All of lore.kernel.org
 help / color / mirror / Atom feed
* [PATCHv2] NVMe: Fix reset/remove race
@ 2016-03-22 21:49 Keith Busch
  2016-03-23  7:44 ` Christoph Hellwig
                   ` (2 more replies)
  0 siblings, 3 replies; 5+ messages in thread
From: Keith Busch @ 2016-03-22 21:49 UTC (permalink / raw)


This fixes a scenario where device is present and being reset, but a
request to unbind the driver occurs.

A previous patch series addressing a device failure removal scenario
flushed reset_work after controller disable to unblock reset_work waiting
on a completion that wouldn't occur. This isn't safe as-is. The broken
scenario can potentially be induced with:

  modprobe nvme && modprobe -r nvme

To fix, the reset work is flushed immediately after setting the controller
removing flag, and any subsequent reset will not proceed with controller
initialization if the flag is set.

The controller status must be polled while active, so the watchdog timer
is also left active until the controller is disabled to cleanup requests
that may be stuck during namespace removal.

[Fixes: ff23a2a15a2117245b4599c1352343c8b8fb4c43]
Signed-off-by: Keith Busch <keith.busch at intel.com>
---
v1->v2:
  Removed the untested change on IO timeout handling that skipped queueing
  reset work.

 drivers/nvme/host/pci.c | 6 ++++--
 1 file changed, 4 insertions(+), 2 deletions(-)

diff --git a/drivers/nvme/host/pci.c b/drivers/nvme/host/pci.c
index 24ccda3..660ec84 100644
--- a/drivers/nvme/host/pci.c
+++ b/drivers/nvme/host/pci.c
@@ -1859,6 +1859,9 @@ static void nvme_reset_work(struct work_struct *work)
 	if (dev->ctrl.ctrl_config & NVME_CC_ENABLE)
 		nvme_dev_disable(dev, false);
 
+	if (test_bit(NVME_CTRL_REMOVING, &dev->flags))
+		goto out;
+
 	set_bit(NVME_CTRL_RESETTING, &dev->flags);
 
 	result = nvme_pci_enable(dev);
@@ -2078,11 +2081,10 @@ static void nvme_remove(struct pci_dev *pdev)
+--
WHAT YOU WILL DO =>
A. Repeat the section of the patch from "diff --git a/drivers/nvme/host/pci.c" up to and including "(dev->ctrl.ctrl_config & NVME_CC_ENABLE)".
B. According to the patch, what command can potentially induce the broken scenario?
The material that comes next has no connection to the patch.

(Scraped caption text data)
+--
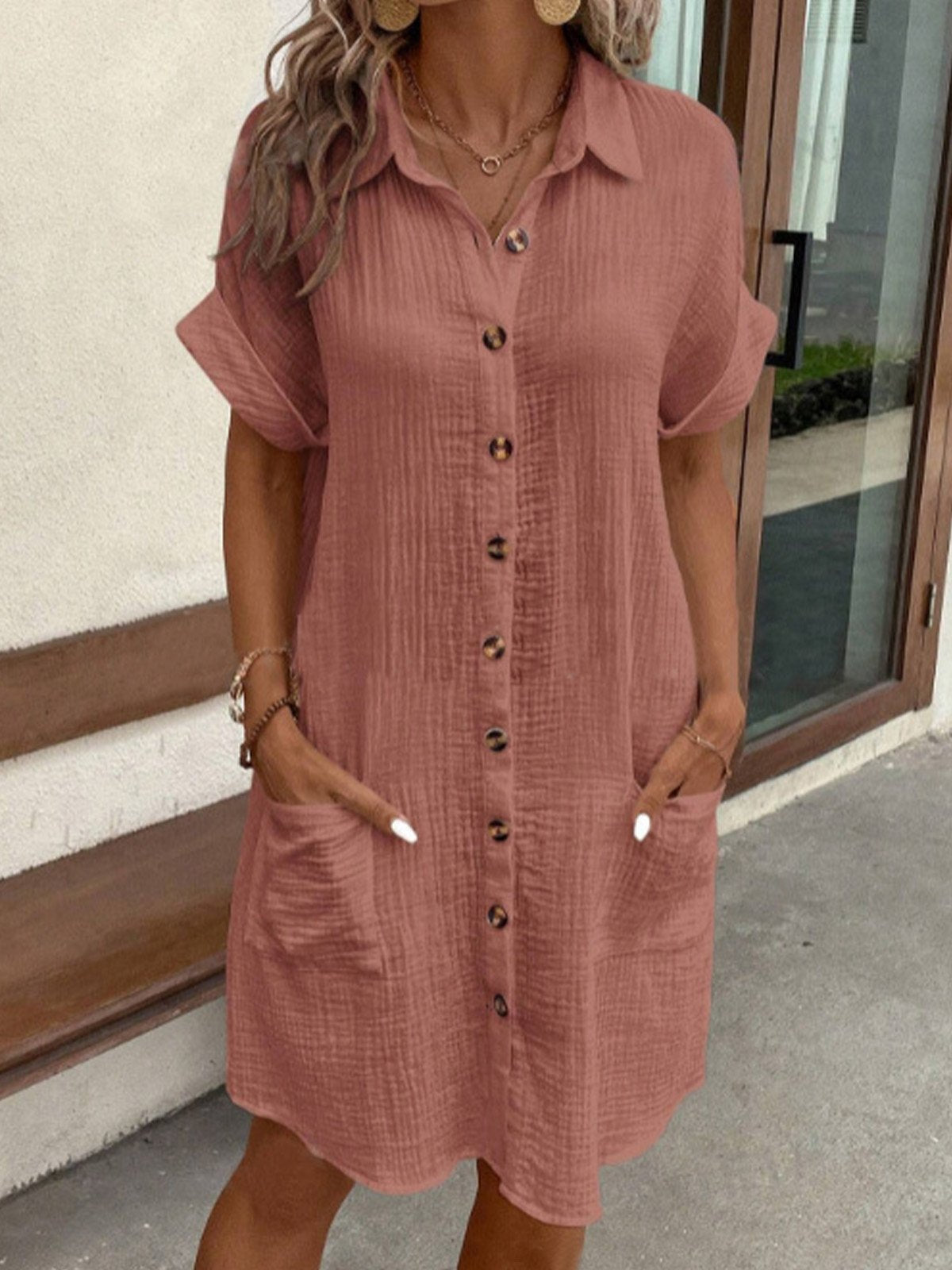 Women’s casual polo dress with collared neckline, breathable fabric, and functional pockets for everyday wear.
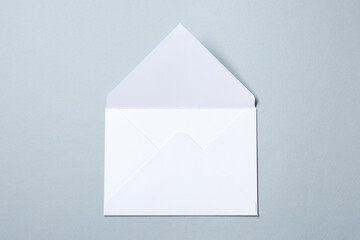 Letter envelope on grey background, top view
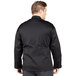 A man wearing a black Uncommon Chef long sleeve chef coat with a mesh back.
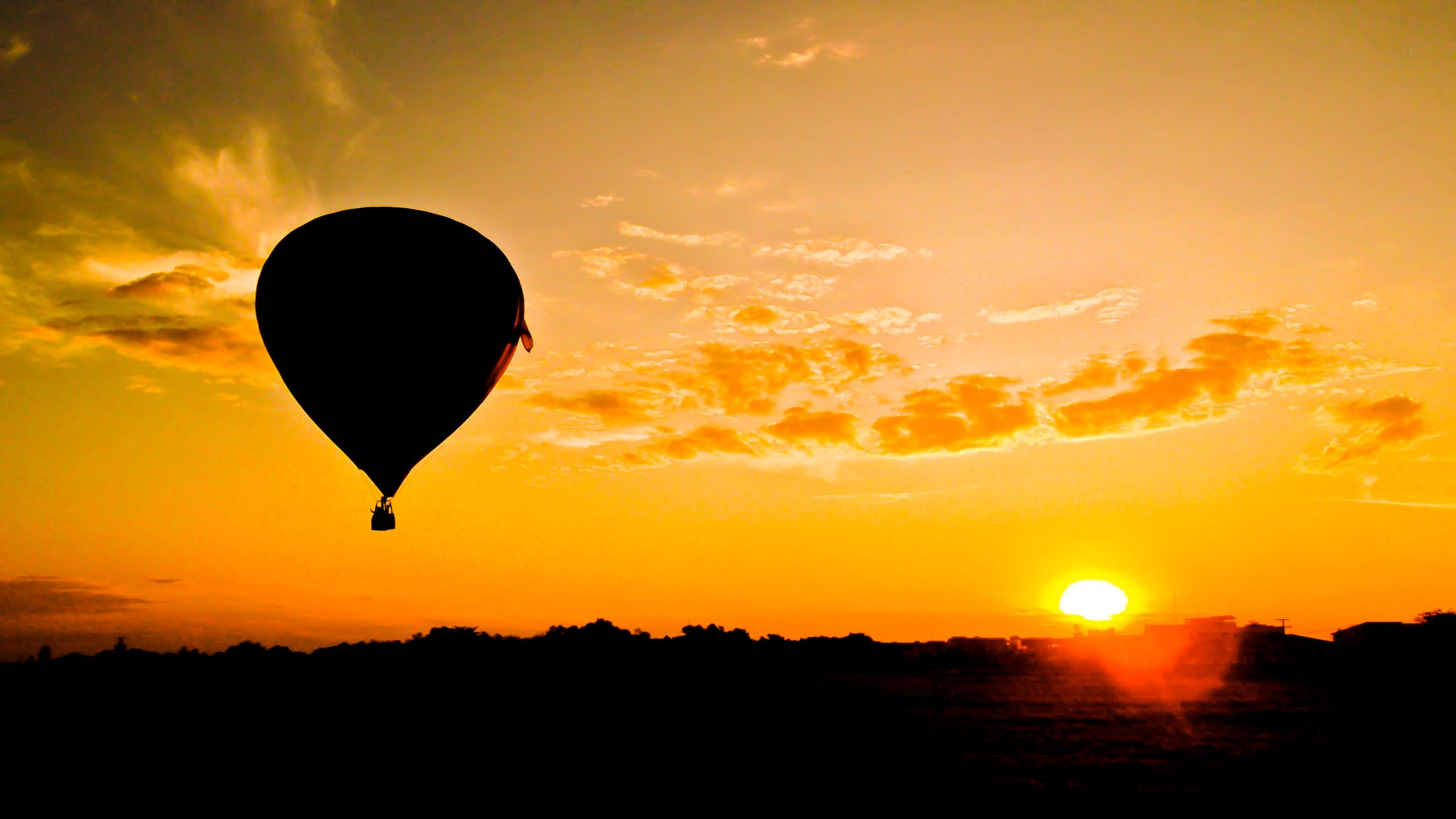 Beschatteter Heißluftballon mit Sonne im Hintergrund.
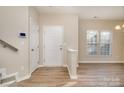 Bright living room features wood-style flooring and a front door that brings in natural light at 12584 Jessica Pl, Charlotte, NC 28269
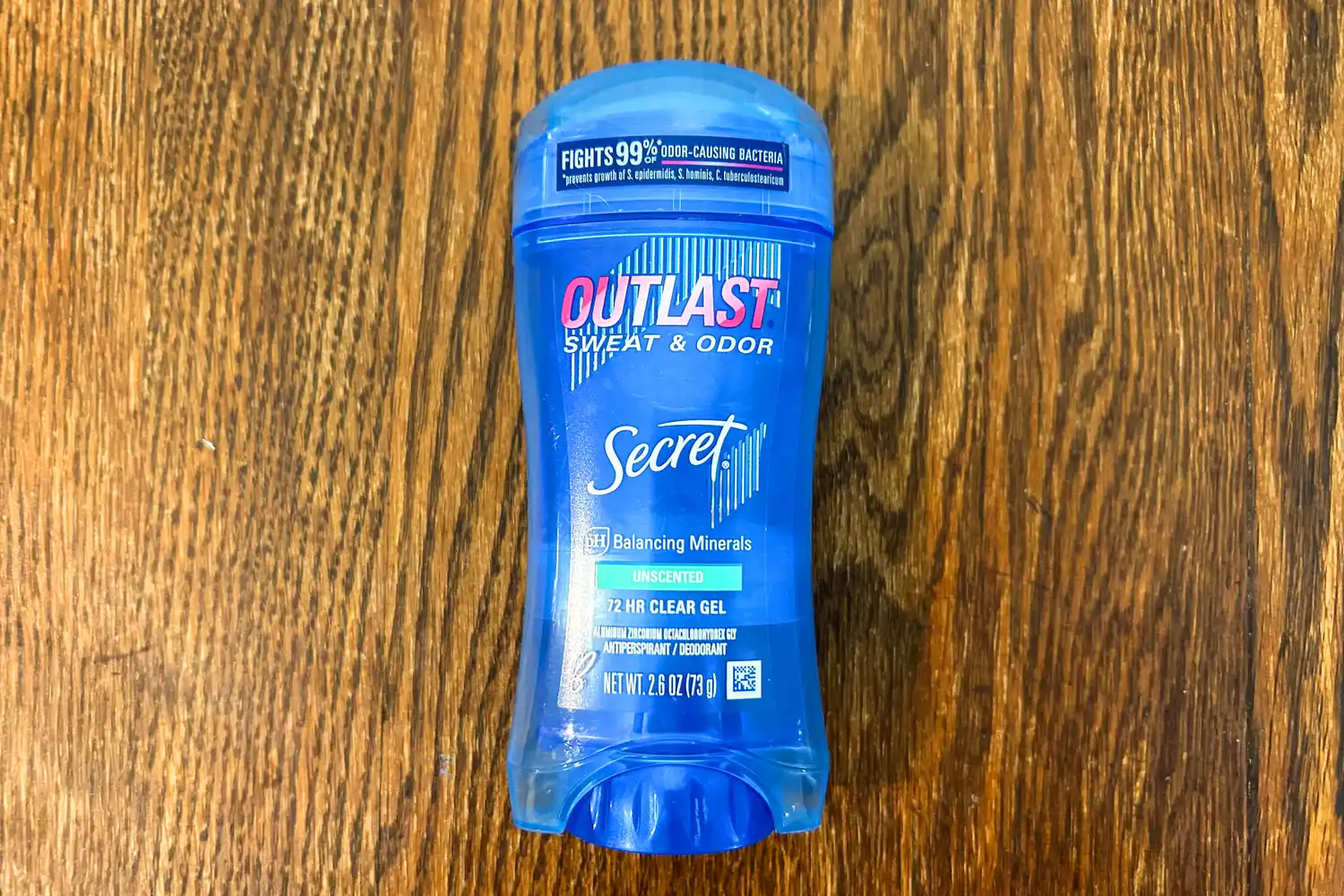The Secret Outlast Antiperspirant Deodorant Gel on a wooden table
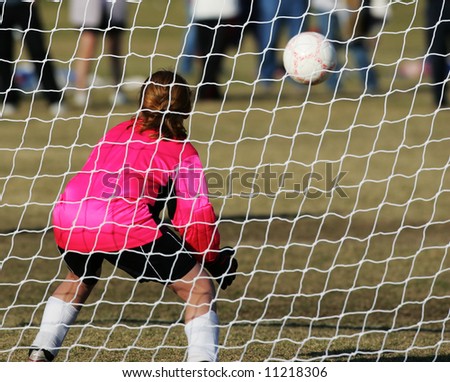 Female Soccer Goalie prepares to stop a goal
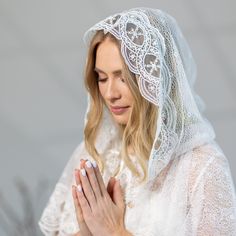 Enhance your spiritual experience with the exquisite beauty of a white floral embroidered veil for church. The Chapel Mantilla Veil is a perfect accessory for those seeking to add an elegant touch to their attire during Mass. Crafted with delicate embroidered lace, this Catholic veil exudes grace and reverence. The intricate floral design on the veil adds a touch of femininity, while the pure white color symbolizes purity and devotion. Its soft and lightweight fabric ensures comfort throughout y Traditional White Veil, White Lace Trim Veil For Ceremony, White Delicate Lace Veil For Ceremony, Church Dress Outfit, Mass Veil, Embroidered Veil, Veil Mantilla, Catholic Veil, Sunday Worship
+--
SOLUTIONS TO THE TASKS =>
A.
diff --git a/drivers/nvme/host/pci.c b/drivers/nvme/host/pci.c
index 24ccda3..660ec84 100644
--- a/drivers/nvme/host/pci.c
+++ b/drivers/nvme/host/pci.c
@@ -1859,6 +1859,9 @@ static void nvme_reset_work(struct work_struct *work)
 	if (dev->ctrl.ctrl_config & NVME_CC_ENABLE)

B. modprobe nvme && modprobe -r nvme